▶ WORK TO DO:
Copy the lines of the records below word for word, starting at the line that contains "this 400×266 image." and continuing down through the line that contains "rusty iron lid [94, 17, 324, 233]". Include both of those end lines.

▶ MATERIAL FOR THIS EXERCISE:
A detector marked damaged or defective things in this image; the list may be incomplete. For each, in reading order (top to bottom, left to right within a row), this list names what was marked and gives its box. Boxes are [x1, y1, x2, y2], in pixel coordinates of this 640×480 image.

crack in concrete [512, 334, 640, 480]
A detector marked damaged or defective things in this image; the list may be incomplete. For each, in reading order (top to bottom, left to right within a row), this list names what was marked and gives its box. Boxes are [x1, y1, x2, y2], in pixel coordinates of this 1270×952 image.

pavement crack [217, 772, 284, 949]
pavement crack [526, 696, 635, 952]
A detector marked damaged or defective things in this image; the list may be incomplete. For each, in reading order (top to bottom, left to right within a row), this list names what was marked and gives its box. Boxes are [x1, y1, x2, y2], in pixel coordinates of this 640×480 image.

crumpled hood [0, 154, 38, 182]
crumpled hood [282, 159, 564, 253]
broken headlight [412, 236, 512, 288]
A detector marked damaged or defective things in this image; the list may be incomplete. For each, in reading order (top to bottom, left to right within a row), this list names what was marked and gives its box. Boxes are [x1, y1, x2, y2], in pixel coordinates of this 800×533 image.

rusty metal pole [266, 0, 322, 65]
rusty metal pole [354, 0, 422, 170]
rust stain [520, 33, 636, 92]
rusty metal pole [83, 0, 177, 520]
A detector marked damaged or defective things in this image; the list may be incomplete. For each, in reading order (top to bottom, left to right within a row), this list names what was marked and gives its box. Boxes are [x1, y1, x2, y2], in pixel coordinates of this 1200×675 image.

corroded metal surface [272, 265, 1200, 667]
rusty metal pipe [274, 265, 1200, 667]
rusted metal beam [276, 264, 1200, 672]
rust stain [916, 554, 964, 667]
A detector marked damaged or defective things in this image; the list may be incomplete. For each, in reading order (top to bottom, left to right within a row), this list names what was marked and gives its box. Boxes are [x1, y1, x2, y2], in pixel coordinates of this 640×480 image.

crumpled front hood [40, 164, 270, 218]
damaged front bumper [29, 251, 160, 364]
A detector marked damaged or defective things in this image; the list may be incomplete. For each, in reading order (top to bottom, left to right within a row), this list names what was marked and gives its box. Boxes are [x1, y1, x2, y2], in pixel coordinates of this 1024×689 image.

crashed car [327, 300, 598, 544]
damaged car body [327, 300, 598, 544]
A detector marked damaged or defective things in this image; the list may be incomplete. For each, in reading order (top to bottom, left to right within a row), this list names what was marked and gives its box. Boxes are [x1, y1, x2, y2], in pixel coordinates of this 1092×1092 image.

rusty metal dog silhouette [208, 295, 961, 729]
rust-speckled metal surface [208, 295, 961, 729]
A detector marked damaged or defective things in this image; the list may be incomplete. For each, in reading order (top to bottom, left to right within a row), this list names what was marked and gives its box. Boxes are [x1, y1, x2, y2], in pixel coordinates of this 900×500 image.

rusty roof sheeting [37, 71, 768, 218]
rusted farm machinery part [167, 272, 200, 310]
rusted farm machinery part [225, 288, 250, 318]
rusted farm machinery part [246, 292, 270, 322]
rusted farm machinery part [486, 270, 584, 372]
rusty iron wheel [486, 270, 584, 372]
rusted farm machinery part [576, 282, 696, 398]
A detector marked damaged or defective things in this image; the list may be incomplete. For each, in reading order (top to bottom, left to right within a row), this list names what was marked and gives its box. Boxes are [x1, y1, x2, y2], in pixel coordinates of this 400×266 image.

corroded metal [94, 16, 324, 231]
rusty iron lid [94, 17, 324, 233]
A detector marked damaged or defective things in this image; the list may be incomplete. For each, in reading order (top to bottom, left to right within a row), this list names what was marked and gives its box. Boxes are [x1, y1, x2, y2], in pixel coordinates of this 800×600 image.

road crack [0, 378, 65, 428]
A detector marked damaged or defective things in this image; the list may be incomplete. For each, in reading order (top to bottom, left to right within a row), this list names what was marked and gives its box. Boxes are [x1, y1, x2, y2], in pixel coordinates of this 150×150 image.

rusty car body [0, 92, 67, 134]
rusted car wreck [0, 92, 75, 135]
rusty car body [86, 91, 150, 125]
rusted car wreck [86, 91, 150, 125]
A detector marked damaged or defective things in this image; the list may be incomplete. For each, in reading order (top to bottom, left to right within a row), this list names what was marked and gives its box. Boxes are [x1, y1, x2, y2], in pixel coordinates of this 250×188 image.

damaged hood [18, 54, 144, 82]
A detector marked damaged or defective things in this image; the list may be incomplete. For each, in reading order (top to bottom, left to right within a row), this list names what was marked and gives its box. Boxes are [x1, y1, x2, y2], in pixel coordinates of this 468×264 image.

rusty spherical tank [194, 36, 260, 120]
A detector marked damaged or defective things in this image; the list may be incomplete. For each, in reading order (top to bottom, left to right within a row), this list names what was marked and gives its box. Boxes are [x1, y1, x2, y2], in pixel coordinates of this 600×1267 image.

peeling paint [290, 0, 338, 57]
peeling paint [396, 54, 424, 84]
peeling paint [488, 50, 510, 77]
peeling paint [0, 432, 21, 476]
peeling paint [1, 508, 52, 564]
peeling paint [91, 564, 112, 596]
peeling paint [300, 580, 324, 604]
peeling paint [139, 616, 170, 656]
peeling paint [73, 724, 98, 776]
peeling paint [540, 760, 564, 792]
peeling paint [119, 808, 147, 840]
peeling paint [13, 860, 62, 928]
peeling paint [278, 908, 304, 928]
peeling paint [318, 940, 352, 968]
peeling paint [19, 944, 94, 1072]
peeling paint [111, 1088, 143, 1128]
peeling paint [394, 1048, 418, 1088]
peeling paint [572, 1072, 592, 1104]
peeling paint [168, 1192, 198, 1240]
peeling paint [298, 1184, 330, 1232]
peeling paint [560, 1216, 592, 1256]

▶ EXERCISE RESULT:
A detector marked damaged or defective things in this image; the list may be incomplete. For each, in reading order (top to bottom, left to right within a row), this list names what was marked and gives its box. Boxes are [x1, y1, x2, y2], in pixel coordinates of this 400×266 image.

corroded metal [94, 16, 324, 231]
rusty iron lid [94, 17, 324, 233]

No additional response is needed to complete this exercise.